Story by Jonathan Chi
The cornea is the window of the eye. It is a transparent protective membrane at the front of the eye through which light rays must pass for us to see. The cornea accounts for two-thirds of the eye’s ability to focus light rays on our retinas. As a result, damage to the cornea usually results in blurred vision, often accompanied by pain and sensitivity to light.
Corneal ulcerations and subsequent scarring of the corneal tissue is a major cause of blindness and impaired vision throughout the world. A once normal healthy transparent cornea becomes thickened and opaque from scarring. Common causes of corneal ulceration and opacification in developing countries include infectious diseases, work-related trauma, and vitamin A deficiencies.
Irma Top is a young girl who has suffered from severe corneal opacification in her left eye. She originates from San Juan Sacatepequez, a poor community in Guatemala. In 2004, she received a corneal transplant from Visualiza Eye Care System, a dedicated team of eye care professionals and a local partner of Seva Canada. Children in Irma’s situation often have vision as low as 20/200 before surgery. However, most of them regain vision to 20/40 or better with a corneal transplant. Irma recently came in for a routine follow-up of her corneal transplant and we are happy to report that her vision is 20/20 in both eyes.

====

> [What to do]:
1. What common causes of corneal ulceration and opacification in developing countries does the passage on the cornea name?
2. Can you reproduce the stretch of the passage on the cornea from "Story by Jonathan" through "sensitivity to light."?
Rely only on the passage on the cornea, with no outside knowledge.

> [Listed entries]:

====

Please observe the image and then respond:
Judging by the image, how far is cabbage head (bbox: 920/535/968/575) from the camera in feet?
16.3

====

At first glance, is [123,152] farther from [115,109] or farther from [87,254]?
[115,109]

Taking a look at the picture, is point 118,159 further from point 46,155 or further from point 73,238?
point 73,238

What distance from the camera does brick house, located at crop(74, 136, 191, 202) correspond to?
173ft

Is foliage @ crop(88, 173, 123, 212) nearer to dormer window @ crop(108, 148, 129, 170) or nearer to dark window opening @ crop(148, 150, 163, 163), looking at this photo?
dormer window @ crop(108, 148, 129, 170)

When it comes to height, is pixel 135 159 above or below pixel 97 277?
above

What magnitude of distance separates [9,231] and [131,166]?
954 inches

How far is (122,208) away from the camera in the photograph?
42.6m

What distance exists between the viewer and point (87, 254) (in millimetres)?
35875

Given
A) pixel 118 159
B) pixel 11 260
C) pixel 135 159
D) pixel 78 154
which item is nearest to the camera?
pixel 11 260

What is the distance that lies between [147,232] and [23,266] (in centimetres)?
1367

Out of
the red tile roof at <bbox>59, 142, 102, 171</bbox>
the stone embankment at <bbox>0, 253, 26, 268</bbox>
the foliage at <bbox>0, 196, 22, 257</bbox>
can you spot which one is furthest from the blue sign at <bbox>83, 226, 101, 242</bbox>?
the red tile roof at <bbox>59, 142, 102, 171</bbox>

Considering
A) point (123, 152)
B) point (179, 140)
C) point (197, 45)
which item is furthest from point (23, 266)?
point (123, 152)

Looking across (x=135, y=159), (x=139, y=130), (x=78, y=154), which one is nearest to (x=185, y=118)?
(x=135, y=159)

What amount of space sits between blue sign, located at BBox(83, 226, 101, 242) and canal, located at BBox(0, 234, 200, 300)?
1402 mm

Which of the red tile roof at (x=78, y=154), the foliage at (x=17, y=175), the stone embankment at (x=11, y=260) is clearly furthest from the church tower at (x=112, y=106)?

====

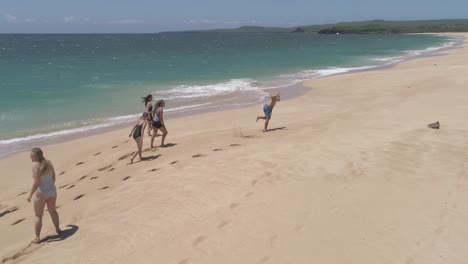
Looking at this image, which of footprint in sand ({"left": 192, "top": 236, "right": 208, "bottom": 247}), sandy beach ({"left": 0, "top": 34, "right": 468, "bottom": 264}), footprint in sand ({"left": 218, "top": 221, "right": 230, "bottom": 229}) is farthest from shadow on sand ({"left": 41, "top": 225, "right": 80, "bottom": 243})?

====

> [Task responses]:
1. Infectious diseases, work-related trauma, and vitamin A deficiencies.

2.
Story by Jonathan Chi
The cornea is the window of the eye. It is a transparent protective membrane at the front of the eye through which light rays must pass for us to see. The cornea accounts for two-thirds of the eye’s ability to focus light rays on our retinas. As a result, damage to the cornea usually results in blurred vision, often accompanied by pain and sensitivity to light.